Não é pacifico se, nestes casos, o presidente do Parlamento deve impedir ou não a discussão das propostas por alegadas inconstitucionalidades.

Guilherme Silva, ex-vice-presidente da Assembleia da República, entende que «não é boa regra comprometer» o processo legislativo. «Custa-me um bocadinho admitir, independentemente de se tratar de uma iniciativa mais à direita ou mais à esquerda», afirma ao SOL o ex-líder parlamentar do PSD. 

José Matos Correia, que também foi vice-presidente do Parlamento, tem outra posição e lembra que «quem tem o direito de estabelecer a agenda parlamentar» é o presidente da Assembleia da República. «Se, de facto, há inconstitucionalidades, o presidente da Assembleia da República agiu bem. É mesmo obrigação do presidente da Assembleia da República não admitir essas iniciativas. Não tem sido prática? Paciência»», diz ao SOL o antigo deputado do PSD.  

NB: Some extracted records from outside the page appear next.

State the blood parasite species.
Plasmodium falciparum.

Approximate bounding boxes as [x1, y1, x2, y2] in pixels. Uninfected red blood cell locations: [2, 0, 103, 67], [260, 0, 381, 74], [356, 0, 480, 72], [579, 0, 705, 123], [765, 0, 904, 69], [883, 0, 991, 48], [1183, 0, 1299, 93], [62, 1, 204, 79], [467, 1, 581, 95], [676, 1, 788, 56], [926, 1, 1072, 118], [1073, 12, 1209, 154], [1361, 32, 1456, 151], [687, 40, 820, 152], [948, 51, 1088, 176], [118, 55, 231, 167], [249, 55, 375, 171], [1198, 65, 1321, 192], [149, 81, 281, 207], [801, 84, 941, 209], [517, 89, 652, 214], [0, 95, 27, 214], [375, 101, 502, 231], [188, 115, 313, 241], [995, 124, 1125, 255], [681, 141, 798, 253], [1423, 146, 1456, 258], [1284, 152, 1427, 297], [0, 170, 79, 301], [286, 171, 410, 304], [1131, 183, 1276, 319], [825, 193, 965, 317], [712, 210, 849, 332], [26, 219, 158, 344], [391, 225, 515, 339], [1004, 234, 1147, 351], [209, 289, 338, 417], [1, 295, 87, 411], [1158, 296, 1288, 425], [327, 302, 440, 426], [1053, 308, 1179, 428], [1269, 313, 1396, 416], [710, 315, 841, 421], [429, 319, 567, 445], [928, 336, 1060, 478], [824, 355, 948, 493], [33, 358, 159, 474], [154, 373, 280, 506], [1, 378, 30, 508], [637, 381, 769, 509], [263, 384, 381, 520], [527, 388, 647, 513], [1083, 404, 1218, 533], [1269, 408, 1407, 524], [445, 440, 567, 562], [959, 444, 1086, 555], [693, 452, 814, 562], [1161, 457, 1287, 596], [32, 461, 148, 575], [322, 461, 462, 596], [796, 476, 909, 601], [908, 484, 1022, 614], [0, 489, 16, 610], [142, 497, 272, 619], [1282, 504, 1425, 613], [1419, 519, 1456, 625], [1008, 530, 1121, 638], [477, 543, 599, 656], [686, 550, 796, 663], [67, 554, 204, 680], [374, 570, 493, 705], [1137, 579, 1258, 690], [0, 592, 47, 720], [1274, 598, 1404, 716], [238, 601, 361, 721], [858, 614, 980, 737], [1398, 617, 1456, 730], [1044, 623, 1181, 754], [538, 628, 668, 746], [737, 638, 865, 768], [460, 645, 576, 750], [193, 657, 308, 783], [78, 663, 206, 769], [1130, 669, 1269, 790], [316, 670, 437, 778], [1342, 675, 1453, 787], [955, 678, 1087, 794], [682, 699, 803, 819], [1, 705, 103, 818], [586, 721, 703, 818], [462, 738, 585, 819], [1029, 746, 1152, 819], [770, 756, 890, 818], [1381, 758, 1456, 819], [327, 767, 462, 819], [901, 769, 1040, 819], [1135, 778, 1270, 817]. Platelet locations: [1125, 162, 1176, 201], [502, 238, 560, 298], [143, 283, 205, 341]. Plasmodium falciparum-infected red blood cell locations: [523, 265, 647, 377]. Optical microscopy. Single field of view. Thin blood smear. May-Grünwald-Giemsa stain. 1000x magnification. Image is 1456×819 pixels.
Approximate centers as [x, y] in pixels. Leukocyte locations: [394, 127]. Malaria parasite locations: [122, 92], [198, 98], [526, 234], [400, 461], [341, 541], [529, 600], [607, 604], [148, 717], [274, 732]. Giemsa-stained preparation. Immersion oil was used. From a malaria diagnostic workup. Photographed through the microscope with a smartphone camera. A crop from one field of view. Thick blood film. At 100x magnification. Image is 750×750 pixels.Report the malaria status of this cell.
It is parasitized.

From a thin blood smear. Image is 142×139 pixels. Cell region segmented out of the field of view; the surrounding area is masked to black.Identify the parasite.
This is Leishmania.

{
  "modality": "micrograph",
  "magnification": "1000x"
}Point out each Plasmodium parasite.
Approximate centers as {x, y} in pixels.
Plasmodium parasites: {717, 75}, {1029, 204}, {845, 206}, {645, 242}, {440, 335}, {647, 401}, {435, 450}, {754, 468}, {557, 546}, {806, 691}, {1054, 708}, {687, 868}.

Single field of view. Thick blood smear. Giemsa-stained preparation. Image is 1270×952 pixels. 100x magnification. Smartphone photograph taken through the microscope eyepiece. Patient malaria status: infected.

Isabel Moreira argumenta que o regimento da Assembleia da República «é claro» e prevê que «não devem ser agendados projetos de lei inconstitucionais». A deputada socialista admite que «tem de haver muita cautela na aplicação do regimento», porque «só nos casos de descarada inconstitucionalidade é que não há lugar a agendamento». 

O regimento da Assembleia da República prevê que não sejam aceites as propostas que «infrinjam a Constituição ou os princípios nela consignados».